Saudi-Arabien unterstützt Salafisten und ihre islamistischen Irrlehren. Wahabiten, die Staatssekte der saudischen Herrscher, so ein Islamwissenschaftler, wären ohne die Unterstützung der Königsfamilie etwa so relevant wie irgend eine skurrile christliche Splittergruppe im “Bible Belt” der Vereinigten Staaten von Amerika. Es ist an der Zeit, den Öl-Despoten am Golf den Waffenstrom abzuschneiden. Was sie betreiben, hat längst Spuren in der Mitte auch unserer Gesellschaft hinterlassen. Es ist nicht auszuschließen, dass die Salafisten in Deutschland Unterstützung durch Gelder aus den Golfstaaten erhalten.
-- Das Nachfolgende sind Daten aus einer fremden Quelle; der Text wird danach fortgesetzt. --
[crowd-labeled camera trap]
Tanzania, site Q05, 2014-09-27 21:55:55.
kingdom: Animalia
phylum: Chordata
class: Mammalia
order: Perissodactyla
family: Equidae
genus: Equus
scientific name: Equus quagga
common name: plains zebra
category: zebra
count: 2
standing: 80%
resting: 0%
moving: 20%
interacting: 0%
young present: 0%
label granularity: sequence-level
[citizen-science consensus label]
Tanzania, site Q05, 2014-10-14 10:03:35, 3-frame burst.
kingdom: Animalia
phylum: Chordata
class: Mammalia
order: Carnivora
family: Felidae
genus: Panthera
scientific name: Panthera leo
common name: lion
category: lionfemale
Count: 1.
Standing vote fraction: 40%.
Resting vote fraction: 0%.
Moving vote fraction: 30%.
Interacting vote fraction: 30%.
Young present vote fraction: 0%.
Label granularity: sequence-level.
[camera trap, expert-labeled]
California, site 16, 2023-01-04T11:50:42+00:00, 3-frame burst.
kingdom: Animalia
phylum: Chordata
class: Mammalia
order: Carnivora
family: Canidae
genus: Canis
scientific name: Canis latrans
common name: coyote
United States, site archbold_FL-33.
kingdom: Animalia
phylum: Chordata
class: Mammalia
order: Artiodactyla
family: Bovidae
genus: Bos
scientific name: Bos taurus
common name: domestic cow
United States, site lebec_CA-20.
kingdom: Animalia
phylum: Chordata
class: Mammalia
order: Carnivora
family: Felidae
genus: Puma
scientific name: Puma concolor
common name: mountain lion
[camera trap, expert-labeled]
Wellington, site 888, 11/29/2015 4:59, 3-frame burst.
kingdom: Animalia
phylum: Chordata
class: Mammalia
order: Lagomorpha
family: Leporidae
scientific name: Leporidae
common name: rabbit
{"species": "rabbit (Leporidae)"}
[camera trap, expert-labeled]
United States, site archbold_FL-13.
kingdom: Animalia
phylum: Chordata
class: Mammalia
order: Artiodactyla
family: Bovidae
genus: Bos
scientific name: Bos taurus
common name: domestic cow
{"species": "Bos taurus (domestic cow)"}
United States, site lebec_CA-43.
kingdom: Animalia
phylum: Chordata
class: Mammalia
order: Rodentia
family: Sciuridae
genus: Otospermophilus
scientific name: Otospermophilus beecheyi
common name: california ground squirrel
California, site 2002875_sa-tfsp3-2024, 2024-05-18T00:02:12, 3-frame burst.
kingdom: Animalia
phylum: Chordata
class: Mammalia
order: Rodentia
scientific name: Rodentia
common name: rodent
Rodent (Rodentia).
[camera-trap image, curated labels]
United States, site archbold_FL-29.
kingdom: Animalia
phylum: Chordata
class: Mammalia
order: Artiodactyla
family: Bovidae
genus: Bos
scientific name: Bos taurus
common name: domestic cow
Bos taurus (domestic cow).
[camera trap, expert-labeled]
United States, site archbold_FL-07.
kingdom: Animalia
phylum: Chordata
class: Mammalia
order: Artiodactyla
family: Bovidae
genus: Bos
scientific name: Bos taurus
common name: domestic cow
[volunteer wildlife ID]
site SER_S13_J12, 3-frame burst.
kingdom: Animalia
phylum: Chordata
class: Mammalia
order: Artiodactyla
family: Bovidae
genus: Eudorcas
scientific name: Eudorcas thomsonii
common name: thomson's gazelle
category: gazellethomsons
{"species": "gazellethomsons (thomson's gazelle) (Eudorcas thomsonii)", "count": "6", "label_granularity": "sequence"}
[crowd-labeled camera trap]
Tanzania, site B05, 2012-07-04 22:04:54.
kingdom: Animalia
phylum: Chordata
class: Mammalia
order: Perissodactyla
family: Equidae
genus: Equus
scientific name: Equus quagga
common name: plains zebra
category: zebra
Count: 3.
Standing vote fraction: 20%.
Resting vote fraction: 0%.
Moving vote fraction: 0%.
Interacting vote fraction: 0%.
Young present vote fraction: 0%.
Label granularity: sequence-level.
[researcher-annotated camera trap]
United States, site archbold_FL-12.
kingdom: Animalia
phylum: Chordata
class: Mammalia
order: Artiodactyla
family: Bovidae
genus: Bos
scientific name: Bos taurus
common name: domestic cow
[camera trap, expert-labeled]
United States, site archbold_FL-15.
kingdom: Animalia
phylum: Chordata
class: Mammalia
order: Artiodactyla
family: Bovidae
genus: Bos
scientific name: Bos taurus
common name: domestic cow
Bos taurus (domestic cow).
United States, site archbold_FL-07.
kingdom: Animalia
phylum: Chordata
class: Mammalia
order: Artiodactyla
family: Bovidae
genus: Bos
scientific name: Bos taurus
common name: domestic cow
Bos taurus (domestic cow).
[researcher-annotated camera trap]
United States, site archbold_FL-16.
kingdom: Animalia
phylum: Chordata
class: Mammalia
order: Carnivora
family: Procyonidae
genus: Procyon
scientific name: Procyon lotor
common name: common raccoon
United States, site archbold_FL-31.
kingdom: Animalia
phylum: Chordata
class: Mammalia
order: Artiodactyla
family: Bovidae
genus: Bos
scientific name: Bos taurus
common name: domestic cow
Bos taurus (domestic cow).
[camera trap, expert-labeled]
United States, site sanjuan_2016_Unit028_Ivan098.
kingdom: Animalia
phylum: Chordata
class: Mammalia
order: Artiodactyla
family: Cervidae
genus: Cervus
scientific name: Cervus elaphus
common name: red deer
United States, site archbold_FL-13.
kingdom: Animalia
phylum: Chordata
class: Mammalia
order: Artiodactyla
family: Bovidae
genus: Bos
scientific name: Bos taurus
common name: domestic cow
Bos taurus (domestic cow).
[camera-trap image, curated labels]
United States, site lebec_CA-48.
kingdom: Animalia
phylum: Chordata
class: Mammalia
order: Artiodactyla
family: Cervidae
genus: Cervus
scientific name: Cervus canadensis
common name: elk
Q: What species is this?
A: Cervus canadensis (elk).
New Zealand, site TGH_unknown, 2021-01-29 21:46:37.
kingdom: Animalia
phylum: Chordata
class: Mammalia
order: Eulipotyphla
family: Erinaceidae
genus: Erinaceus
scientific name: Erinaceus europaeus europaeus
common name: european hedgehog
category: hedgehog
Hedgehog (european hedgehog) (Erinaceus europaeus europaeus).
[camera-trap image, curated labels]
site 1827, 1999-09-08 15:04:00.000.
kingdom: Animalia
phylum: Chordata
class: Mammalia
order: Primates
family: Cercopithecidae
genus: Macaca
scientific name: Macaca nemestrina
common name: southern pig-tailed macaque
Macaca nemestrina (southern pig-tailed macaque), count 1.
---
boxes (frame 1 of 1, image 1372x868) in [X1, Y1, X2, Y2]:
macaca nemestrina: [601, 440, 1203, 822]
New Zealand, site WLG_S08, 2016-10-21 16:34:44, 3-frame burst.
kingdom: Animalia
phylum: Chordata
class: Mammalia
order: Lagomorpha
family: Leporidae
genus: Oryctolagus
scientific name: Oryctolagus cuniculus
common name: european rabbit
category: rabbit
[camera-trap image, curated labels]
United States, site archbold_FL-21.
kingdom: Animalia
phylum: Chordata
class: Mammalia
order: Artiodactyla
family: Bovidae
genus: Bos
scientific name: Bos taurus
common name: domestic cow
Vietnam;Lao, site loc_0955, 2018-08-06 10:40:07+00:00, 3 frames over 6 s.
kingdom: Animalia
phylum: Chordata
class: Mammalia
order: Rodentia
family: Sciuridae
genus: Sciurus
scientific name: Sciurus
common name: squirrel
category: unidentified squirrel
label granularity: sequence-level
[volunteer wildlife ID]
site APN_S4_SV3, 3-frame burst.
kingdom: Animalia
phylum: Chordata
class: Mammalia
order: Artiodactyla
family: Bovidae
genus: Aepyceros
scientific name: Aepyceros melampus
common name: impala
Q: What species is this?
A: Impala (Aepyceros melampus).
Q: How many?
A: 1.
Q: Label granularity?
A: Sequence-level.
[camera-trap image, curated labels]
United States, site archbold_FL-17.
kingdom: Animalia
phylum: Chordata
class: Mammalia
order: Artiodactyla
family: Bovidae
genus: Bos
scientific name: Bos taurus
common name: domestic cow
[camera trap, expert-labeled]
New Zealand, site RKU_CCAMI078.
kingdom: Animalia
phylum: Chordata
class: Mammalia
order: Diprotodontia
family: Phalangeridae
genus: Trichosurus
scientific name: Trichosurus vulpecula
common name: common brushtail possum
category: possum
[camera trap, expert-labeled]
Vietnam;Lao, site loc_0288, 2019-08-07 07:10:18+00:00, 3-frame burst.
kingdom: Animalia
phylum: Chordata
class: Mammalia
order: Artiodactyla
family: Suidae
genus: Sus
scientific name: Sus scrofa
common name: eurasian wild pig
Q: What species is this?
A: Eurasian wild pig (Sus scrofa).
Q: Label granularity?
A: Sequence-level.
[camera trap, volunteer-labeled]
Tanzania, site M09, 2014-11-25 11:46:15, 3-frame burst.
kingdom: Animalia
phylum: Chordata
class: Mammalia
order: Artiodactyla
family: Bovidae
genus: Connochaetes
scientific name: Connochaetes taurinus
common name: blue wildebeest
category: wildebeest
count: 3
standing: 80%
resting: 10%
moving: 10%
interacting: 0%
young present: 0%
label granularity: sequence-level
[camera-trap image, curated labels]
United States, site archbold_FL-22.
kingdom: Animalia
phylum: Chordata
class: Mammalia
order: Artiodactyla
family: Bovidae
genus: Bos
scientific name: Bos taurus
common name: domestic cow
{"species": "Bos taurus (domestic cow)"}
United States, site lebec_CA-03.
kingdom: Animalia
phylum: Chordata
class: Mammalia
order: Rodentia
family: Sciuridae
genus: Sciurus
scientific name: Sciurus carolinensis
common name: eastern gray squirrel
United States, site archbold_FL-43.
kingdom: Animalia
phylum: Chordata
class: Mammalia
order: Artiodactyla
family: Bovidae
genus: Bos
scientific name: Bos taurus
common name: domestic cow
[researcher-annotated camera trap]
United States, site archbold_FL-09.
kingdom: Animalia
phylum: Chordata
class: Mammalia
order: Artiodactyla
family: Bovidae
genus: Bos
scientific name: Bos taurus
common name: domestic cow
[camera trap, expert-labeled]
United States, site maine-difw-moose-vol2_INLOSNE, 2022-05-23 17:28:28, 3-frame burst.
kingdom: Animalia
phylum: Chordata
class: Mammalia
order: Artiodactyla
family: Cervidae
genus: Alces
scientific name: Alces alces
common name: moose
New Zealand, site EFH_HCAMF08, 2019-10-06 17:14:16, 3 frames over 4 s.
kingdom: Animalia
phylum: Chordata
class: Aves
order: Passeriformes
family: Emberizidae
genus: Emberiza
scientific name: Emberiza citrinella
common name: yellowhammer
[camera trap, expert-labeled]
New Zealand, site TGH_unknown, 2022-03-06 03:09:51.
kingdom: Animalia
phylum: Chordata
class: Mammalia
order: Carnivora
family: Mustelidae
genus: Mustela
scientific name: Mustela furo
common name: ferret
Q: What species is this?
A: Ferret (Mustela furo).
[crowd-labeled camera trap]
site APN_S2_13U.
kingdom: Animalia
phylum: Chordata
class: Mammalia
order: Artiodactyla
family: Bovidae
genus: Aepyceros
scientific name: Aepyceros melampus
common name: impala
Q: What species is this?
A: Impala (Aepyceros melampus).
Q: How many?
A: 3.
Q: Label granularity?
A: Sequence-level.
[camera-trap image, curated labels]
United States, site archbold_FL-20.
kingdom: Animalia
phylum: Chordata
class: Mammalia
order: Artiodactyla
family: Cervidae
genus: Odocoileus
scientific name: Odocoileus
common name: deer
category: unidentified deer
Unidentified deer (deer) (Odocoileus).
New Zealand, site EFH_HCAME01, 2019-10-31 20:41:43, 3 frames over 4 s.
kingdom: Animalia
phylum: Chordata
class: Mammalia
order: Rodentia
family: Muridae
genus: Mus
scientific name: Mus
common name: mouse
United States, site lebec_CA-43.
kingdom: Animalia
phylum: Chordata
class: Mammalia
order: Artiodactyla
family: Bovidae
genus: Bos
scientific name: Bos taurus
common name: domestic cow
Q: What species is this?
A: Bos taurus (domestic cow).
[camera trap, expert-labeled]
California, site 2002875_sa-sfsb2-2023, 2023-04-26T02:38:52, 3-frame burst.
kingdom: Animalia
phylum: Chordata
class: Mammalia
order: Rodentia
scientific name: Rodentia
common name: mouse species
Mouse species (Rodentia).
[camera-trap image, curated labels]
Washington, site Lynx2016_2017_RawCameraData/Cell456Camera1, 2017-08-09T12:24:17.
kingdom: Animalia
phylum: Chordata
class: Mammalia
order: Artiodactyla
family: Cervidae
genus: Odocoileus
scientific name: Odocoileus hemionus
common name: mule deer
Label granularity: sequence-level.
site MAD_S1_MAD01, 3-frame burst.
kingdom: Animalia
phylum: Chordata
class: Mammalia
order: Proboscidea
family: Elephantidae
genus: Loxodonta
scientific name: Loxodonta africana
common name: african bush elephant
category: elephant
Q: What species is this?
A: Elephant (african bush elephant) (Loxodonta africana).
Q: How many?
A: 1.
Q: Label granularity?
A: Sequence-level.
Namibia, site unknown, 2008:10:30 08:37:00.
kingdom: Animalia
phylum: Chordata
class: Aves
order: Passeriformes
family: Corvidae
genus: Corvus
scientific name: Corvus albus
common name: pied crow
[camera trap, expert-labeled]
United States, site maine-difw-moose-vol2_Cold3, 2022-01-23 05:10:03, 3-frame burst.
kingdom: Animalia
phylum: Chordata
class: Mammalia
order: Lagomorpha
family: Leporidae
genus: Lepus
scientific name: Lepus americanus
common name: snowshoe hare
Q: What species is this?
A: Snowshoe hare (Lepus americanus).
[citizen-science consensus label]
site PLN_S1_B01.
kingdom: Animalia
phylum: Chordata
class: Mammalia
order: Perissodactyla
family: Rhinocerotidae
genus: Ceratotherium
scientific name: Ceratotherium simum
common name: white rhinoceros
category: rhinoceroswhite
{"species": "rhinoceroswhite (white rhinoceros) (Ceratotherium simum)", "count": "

Was von den Saudischen Wahabiten nachweislich betrieben wird, ist ihre aktive ideologische Aufrüstung des Islam in Deutschland.

So stellt z.B. die Saudi-Arabische Botschaft in Berlin seit Jahren in tausendfacher Auflage das Buch “Irrtümer über Menschenrechte im Islam” kostenlos zur Verteilung in deutschen Moscheen zur Verfügung. In dieser islamistischen Hetzschrift wird “Gleichberechtigung” im Islam so beschrieben: – hat ein Mann mehrere Frauen, muss er sie gleich gut behandeln! Die Steinigung nach Ehebruch wird als unausweichliche Strafe der Scharia dargestellt und gleichzeitig verharmlost. Das sexualisierte, von archaischen Gebräuchen und Vorurteilen strotzende Machwerk gilt unter klugen Verfassungsschützern als Standardwerk zum “Anfixen” in ihrer männlichen Selbstfindung gestörter, potenzieller Konvertiten.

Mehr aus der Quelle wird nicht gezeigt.